Data listing
◆ ◆ ◆ ◆
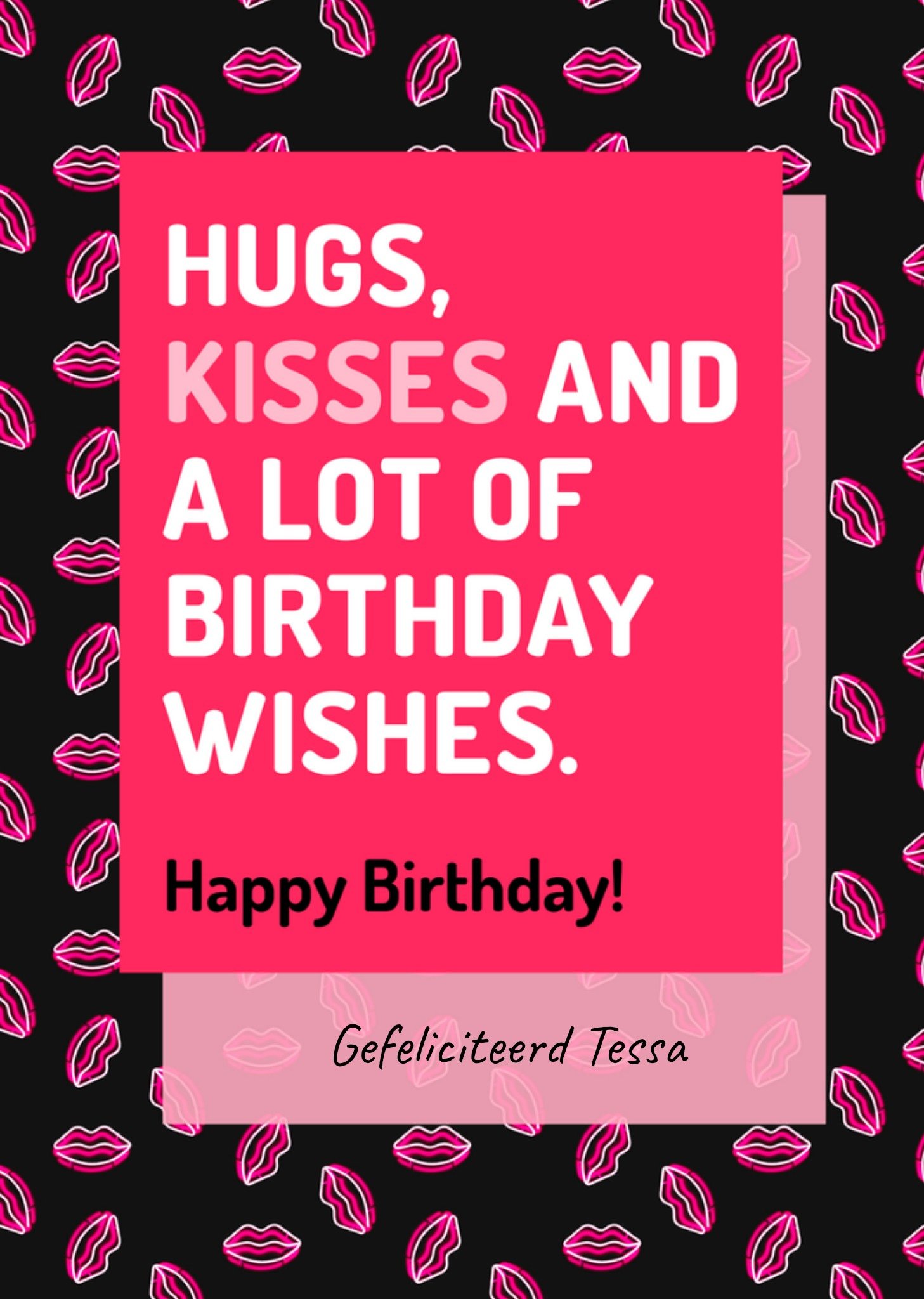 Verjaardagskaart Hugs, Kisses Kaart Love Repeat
◆ ◆ ◆ ◆
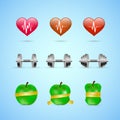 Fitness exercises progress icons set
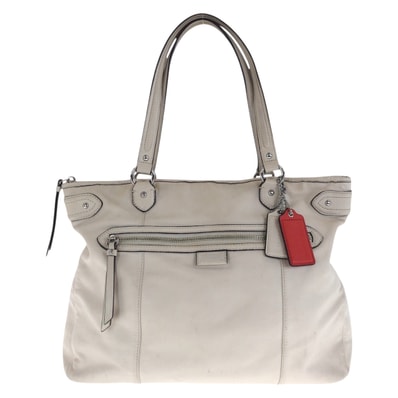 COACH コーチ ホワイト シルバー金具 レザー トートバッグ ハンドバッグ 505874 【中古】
◆ ◆ ◆ ◆
Using the data above, set down each line from the line with "Fitness exercises progress icons set" to the line with "COACH コーチ ホワイト" exactly, both ends included, and leave the pictures behind. Nothing else belongs.

Answer for this exercise
 Fitness exercises progress icons set
 COACH コーチ ホワイト シルバー金具 レザー トートバッグ ハンドバッグ 505874 【中古】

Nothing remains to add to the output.